Mail Tribune 100
July 8, 1915
BEGIN INQUIRY AT ASHLAND OF EXCURSION WRECK
Inquiry into the cause of the wreck in the Ashland yards Tuesday morning that resulted in injuries to twenty-one persons returning from a baseball excursion to Yreka is being held in Ashland this afternoon. Thos. K. Campbell of the state railroad commission is conducting the hearing on behalf of the state. Most of the Medford people returned to this city yesterday after a day in the hospital. The doctor's bills were paid by the Southern Pacific.
It is generally believed that the baseball special was forgotten and made possible the accident. The excursion train was running as second No. 12. The regular No. 12 had passed, and it is presumed the engineers of the two switch engines overlooked the schedules or they would not have been on the main line in the face of an approaching passenger train.
The following telegram was received this morning by R.L. Ewing, manager of the Medford ball team, from Yreka:
"Just learned of your sad misfortune, but no particulars. On behalf of the Yreka ball team and band, we wish to express our deepest regrets that such a pleasant celebration should have such an unfortunate termination. It has placed the whole town in gloom. (Signed,)
"E.S. VAN CAMP."
PROGRAM OPENS AT CHAUTAUQUA
ASHLAND, July 8. — Chautauqua opened Tuesday morning, which date was termed Ohio day, although the Buckeye designation was honored more in the breach than in the observance. The glorious shower prevailing was welcomed as a general benefit, even if it did temporarily discommode some of the Chautauqua worshipers.

* [Dataset section]
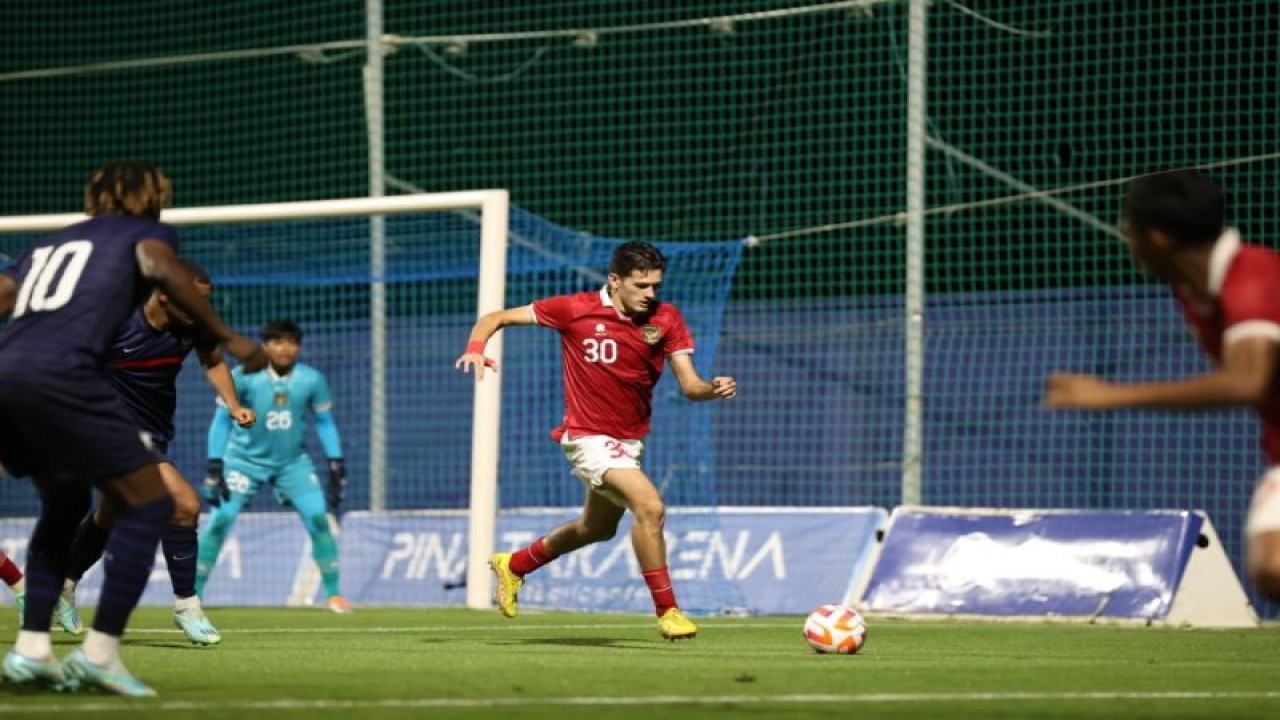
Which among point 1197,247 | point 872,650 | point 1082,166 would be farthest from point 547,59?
point 1197,247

* [What you should do] Return the part of the 1915 Mail Tribune text that starts with "Mail Tribune 100" and goes on through "approaching passenger train.", copied word for word.

* [Reply to the task]
Mail Tribune 100
July 8, 1915
BEGIN INQUIRY AT ASHLAND OF EXCURSION WRECK
Inquiry into the cause of the wreck in the Ashland yards Tuesday morning that resulted in injuries to twenty-one persons returning from a baseball excursion to Yreka is being held in Ashland this afternoon. Thos. K. Campbell of the state railroad commission is conducting the hearing on behalf of the state. Most of the Medford people returned to this city yesterday after a day in the hospital. The doctor's bills were paid by the Southern Pacific.
It is generally believed that the baseball special was forgotten and made possible the accident. The excursion train was running as second No. 12. The regular No. 12 had passed, and it is presumed the engineers of the two switch engines overlooked the schedules or they would not have been on the main line in the face of an approaching passenger train.